[BEGIN DOCUMENT TEXT]

In this present open letter the group "Les Amis du Nigeria" which is a francophone association is drawing Nigeria's attention on the danger looming with the next presidential election in the neighboring Republic of Benin

Your Excellency, it is with great pleasure that we are writing you. In our capacity as President of the Association des Amis du Nigeria (AAN). Our association was born for almost ten years, in the aim to amplify the voice of Nigeria specifically in the Francophone world but also in Africa at large. The initiative for the creation of AAN which started in Benin, my native  country, was based on three observations.

Firstly, Nigeria is the most populous country in Africa, formed by a plurality of ethnicities living together somehow, in the pursuit of happiness and brotherhood.
Second, Nigeria, Africa's largest oil producer of, is also the first African economy.
Third, located in West Africa, Nigeria is an English speaking country surrounded exclusively by francophone countries. The peoples of some of these countries like Benin where I come from, speak many national languages spoken from southern to northern of our common gulf of Benin, and maintain narrow centuries-old ties of culture and brotherhood that the colonial division maybe affected but never dissolves.

[END DOCUMENT TEXT]

_WRITTEN REQUEST A_
Rewrite the paragraph of the open letter beginning "Third, located in West Africa" in a shorter form, keeping its main facts.
_WRITTEN REQUEST B_
Write a continuation of the open letter on the Benin presidential election, starting after its final sentence.
The listing that comes next is drawn from a separate source and is unrelated to the open letter.

[BEGIN AVAILABLE DATA]

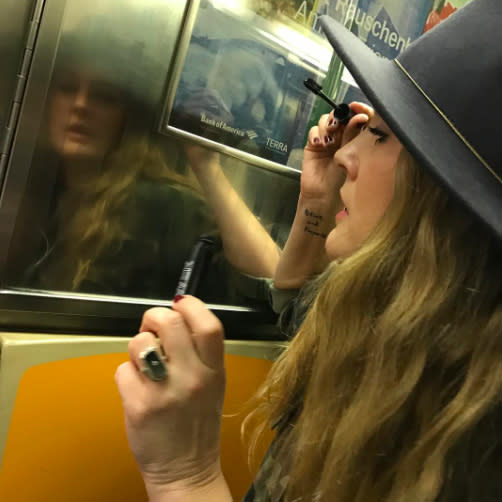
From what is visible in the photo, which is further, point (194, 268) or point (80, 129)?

[END AVAILABLE DATA]

_TASK OUTPUT A_
Nigeria is an English-speaking West African country bordered only by francophone countries. Peoples of some of these countries, such as Benin, speak many national languages across the Gulf of Benin region and share centuries-old ties of culture and brotherhood that colonial division may have affected but never dissolved.

_TASK OUTPUT B_
That is why the AAN members  have set themselves the goal of being the francophone voice of Nigeria, so that understanding and information exchange between her and her French-speaking neighbors be more effective.
In this vein, we were very involved in the last general elections in Nigeria that led to the victory of APC and yourself as President of the Federal Republic of Nigeria. We welcome warmly your election, because like many Nigerians who support you, we think you are a worthy son of Africa, a man of will and wisdom, resolutely turned towards the African liberation: liberation from poverty of the masses, liberation from social and moral woes, liberation from the social injustice of corruption in all its forms; but also liberation in the sense that was cherished by  some of your illustrious predecessors like Ousman Dan Fodio, Kwame Nkrumah, Patrice Lumumba, Nelson Mandela, and Thomas Sankara.
And it is in connection with the heritage of these illustrious men that I am writing you to inform you of the endangerment of the independence of Benin, a country so close to Nigeria and so firmly anchored to it.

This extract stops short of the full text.